The John F. Kennedy Center at Peabody College has been unique among the twelve original Mental Retardation Research Centers in its emphasis on the behavioral, social, and educational sciences, especially special education, and in its training of young researchers in the behavioral sciences for careers in mental retardation research, a program dating back to 1955. Indeed, Head Start had its origin from a site visit to Peabody College that Sargent Shriver and I made where we viewed first-hand the seminal work of Susan Gray and Nicholas Hobbs on early intervention involving children and parents. Dr. Gray worked hard to show families what was possible and to give them hope that their children could be helped and educated.
The merger of Peabody College with Vanderbilt University in 1979 was the culmination of years of collaboration that linked behavior with biology but on a limited scale. Now, basic neurobiologists and clinical neurologists and pediatricians work hand in hand with psychologists and educators to prevent or ameliorate problems like self-injury of children with severe mental retardation, which are so devastating to families. Neuropharmacology, neurochemistry, molecular biology, developmental psychology, and special education make up only a fraction of the disciplines working as teams to carry out research on mental retardation.

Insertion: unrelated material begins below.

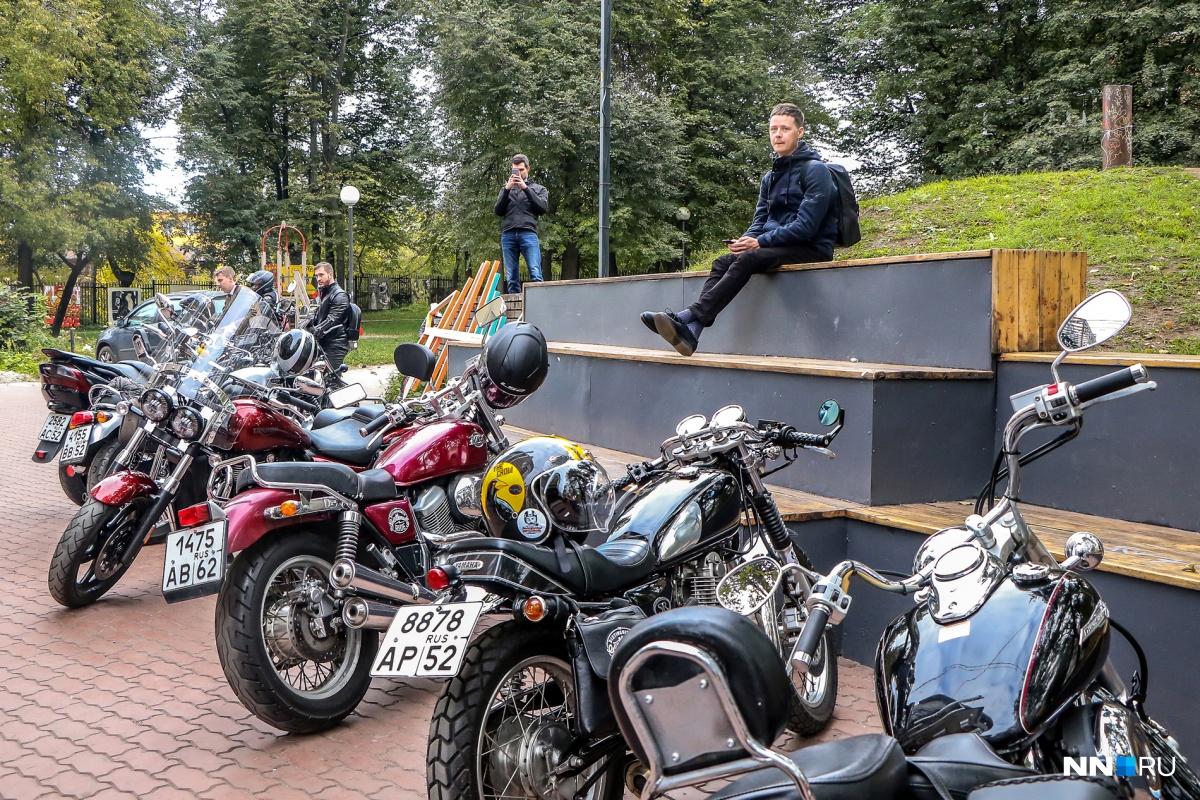 Винтажные мотоциклы и галстуки: в Нижнем Новгороде прошёл благотворительный заезд джентльменов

Truly, the vision of President Kennedy in the 1950s has helped make possible the gains that children and adult with mental retardation and their families enjoy today. We cannot, however, rest on our collective laurels. I know that the Center will continue its efforts to improve the lives of persons with mental retardation and their families.
President Kennedy’s own words convey best what the Kennedy Center has focused on for the past 30 years:
I don’t think as a country, nationally, and, as a matter of fact, I don’t think privately we have done enough on research into the causes of mental retardation. And while a good deal of effort is being expended in this country for the care of these children, I do think it is most important that we devote special effort in the coming months and years to research in the causes of it. –February 8, 1961, Press conference [television]
This administration’s proposal for mental health and mental retardation stress rehabilitation instead of isolation, prevention instead of detention, and comprehensive community centers instead of old-fashioned state asylums. –April 19, 1963, Remarks to newspaper editors
For the first time, parents and children will have available comprehensive facilities to diagnose and either cure or treat mental retardation. For the first time, there will be research centers capable for putting together teams of experts working in many different fields. –October 11, 1961, at the signing of the Mental Retardation Facilities and Mental Health Centers Construction Act (P.L. 88-164)
I congratulate the Kennedy Center for its accomplishments. I am certain that the next 30 years will be equally productive and impressive.